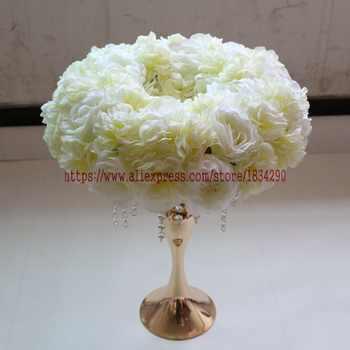 Artificial rose ring wreath Wedding decoration table centerpiece flower ball Arch flower 45cm 10pcs/lot Mixcolor - SALE ITEM - Category 🛒 Home & Garden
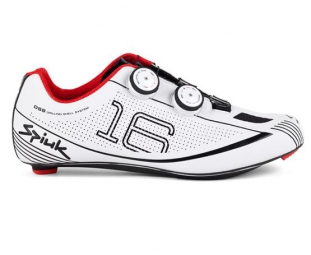 Chaussures Route Spiuk 16RC 2015 Blanc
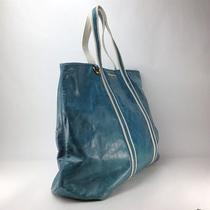Auth Miu Miu Leather Tote Bag Rr1741 (15004262) Photo
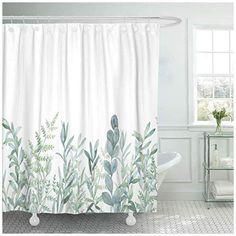 Shower Curtain Hooks Bathroom Supplies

------------------------------

Exercise directions
Exact copy, no pictures: reproduce the whole listing above.

Exercise solution
 Artificial rose ring wreath Wedding decoration table centerpiece flower ball Arch flower 45cm 10pcs/lot Mixcolor - SALE ITEM - Category 🛒 Home & Garden
 Chaussures Route Spiuk 16RC 2015 Blanc
Auth Miu Miu Leather Tote Bag Rr1741 (15004262) Photo
 Shower Curtain Hooks Bathroom Supplies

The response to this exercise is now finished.